- Elementary school in Szówsko
- Szówsko Location within Poland
- Coordinates: 50°3′N 22°43′E﻿ / ﻿50.050°N 22.717°E
- Country: Poland
- Voivodeship: Subcarpathian
- County: Jarosław
- Gmina: Wiązownica

Population
- • Total: 3,096
- Time zone: UTC+1 (CET)
- • Summer (DST): UTC+2 (CEST)

= Szówsko =

Szówsko is a village in the administrative district of Gmina Wiązownica, within Jarosław County, Subcarpathian Voivodeship, in south-eastern Poland.

==Name==
There are two etymologies that are hypothesized for the name Szówsko. The first being from the term "szuwary". Szówsko is situated on the eastern bank of the San River and the area was affected greatly through the Middle Ages by flood. With these floods, the area was covered with rushes of coastal reed plants, known as szuwary in Polish. The second hypothesis is derived from the word "suszyć" - or dry. The inhabitants of the area were obliged to deliver dried meat (suszyć) and fruits to Jarosław

==History==
One of the first mentions of Szówsko in official documents was when King Władysław Jagiełło granted a castle, Jarosław, and the surrounding villages to Jan of Tarnów on 27 November 1387.
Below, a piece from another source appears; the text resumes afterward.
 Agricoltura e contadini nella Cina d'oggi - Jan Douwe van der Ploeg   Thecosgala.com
Later, in 1473, King Casimir IV Jagiellon approved the first Jarosław estate to Rafał Ordynacja Jarosławska of Lwów. Rafal received several villages with Szówsko named fifth behind Tuczempach, Korzenica, Laszkach and Radawa.

On 1 June 1523, a church was established in Jarosław, for which the inhabitants of Szówsko were tithe. Over the following years, Szówsko would pay land tax to the collectors of Przemyśl.
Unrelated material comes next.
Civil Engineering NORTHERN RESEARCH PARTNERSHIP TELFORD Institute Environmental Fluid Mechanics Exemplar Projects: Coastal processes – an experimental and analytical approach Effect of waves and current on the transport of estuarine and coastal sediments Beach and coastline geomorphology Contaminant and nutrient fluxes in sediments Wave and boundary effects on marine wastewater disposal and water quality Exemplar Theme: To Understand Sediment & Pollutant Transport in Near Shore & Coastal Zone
With the climate changing and the forests shrinking, around 1860, the San River underwent a major change, become a small river, its waters far below its steep banks.
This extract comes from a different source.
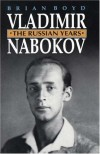 Vladimir Nabokov: The Russian Years - Brian Boyd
Through the 1800s, the Czartoryski family developed much of Szówsko with farm buildings, a distillery and a cheese factory. It wasn't until 1936 that the Czartoryski estate was parceled out, bought mostly by local peasants. Włodzimierz Alfons Czartoryski was the last owner of the Szówsko industrial estate before it was confiscated by communist decree of naturalization on 3 January 1946.

Five Polish citizens were murdered by Nazi Germany in the village during World War II.